Maximum and Minimum investment amount in a VPF
There is no maximum or minimum VPF limit when it comes to investment. Your monthly donations determine the same. You can contribute as much as 100% of your monthly income (salary + dearness allowance) to the VPF. It’s important to remember that your company isn’t required to contribute to your VPF account. As a result, the money in your voluntary PF account is directly proportional to your monthly contributions and the income earned throughout the investment.
VPF’s Rules and Regulations
The following are the VPF account’s rules and regulations:
- Employees are not required to contribute to a VPF account.
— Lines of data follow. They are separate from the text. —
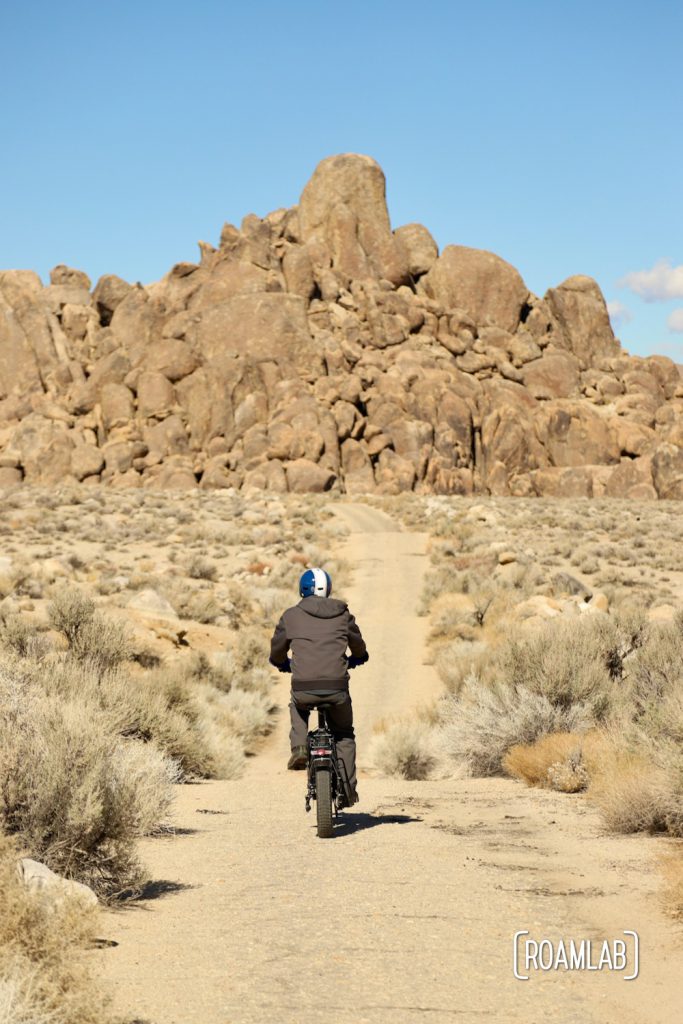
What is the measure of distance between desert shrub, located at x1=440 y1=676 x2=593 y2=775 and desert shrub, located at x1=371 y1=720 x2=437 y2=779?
0.33 m

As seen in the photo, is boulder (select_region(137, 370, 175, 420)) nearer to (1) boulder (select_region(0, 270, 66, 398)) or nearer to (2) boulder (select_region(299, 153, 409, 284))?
(1) boulder (select_region(0, 270, 66, 398))

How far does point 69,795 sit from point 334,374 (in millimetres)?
63279

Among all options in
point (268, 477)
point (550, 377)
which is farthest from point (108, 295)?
point (550, 377)

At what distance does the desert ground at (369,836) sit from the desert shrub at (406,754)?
0.03 m

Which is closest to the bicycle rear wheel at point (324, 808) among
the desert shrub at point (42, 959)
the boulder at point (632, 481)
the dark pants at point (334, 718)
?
the dark pants at point (334, 718)

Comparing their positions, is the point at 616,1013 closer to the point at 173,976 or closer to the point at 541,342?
the point at 173,976

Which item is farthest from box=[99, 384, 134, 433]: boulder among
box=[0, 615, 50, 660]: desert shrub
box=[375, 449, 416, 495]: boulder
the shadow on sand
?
the shadow on sand

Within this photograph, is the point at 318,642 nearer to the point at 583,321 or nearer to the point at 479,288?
the point at 479,288

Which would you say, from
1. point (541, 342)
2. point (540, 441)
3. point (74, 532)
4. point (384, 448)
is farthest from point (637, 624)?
point (541, 342)

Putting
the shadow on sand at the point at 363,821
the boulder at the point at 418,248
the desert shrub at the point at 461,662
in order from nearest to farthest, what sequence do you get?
the shadow on sand at the point at 363,821 < the desert shrub at the point at 461,662 < the boulder at the point at 418,248

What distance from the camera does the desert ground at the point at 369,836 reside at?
14.7ft

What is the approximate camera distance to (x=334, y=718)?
332 inches

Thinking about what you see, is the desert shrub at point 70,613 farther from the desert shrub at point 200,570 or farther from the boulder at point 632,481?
the boulder at point 632,481

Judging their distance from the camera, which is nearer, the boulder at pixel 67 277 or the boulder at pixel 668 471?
the boulder at pixel 668 471
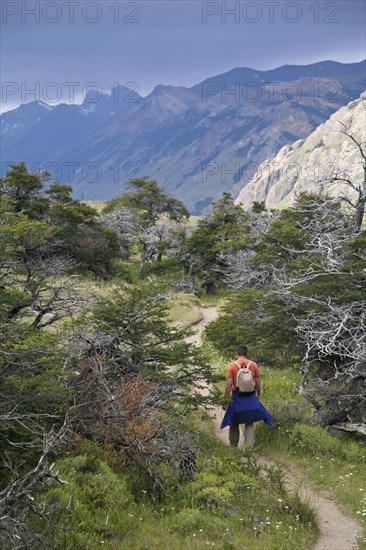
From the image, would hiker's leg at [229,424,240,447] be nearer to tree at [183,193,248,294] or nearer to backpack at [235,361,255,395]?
backpack at [235,361,255,395]

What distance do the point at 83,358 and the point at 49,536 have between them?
16.1ft

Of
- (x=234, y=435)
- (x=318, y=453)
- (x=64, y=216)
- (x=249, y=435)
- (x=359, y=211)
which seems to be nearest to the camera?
(x=318, y=453)

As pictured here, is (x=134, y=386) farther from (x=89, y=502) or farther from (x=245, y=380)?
(x=89, y=502)

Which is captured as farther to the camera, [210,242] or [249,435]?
[210,242]

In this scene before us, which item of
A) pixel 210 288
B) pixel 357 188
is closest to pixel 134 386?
pixel 357 188

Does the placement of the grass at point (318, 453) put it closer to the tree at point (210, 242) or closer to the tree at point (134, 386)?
the tree at point (134, 386)

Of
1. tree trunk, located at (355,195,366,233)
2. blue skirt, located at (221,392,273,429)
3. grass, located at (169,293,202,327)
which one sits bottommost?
grass, located at (169,293,202,327)

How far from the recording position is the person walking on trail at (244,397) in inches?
435

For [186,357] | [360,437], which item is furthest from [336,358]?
[186,357]

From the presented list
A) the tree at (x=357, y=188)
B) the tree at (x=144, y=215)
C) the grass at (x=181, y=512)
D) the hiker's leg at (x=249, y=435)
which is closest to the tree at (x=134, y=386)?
the grass at (x=181, y=512)

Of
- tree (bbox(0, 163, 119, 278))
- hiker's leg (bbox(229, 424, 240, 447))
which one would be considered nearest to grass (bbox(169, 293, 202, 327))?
tree (bbox(0, 163, 119, 278))

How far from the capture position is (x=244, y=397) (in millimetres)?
11211

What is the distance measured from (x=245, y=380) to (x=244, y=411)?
28.5 inches

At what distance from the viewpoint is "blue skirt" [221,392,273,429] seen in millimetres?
11125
- Employees are authorized to contribute 100% of their basic income and dearness allowance to a VPF account, as opposed to an EPF account.
- At the moment of resignation or retirement, the entire sum available at maturity can be withdrawn. Individuals can also transfer their VPF funds from one employer to another. If the account holder dies, the total amount accumulated will be distributed to the legal heir or designee.
- Individuals can start a VPF account at any point during the fiscal year. For five years, investments made into the account cannot be stopped.
- The rate of interest on a VPF account is set by the Indian government at the beginning of the financial year. When compared to past years, the rate could rise or fall.
- Individuals with an EPF account who work for companies that are part of the Employees’ Provident Fund Organization (EPFO) are eligible to register a VPF account. Individuals who work in the unorganized sector are not eligible to join the VPF.
- The VPF account can be used to make partial withdrawals in the form of loans. The withdrawn amount is taxed if it is withdrawn before the maturity term.
The VPF is an extension of the EPF. A person is required to contribute 12 percent of his Basic Salary and Dearness Allowance to an EPF account. It is a voluntary contribution with a 100 percent maximum limit in a VPF.
Employees on the payroll of a corporation are entitled to open a VPF account.
Partial and total withdrawals of the funds accumulated in the VPF account are both available. People who change employment are more likely to break their voluntary pf accounts and withdraw their funds. However, if such an action is taken before the account has been open for 5 years, the accrued funds will be liable to taxation.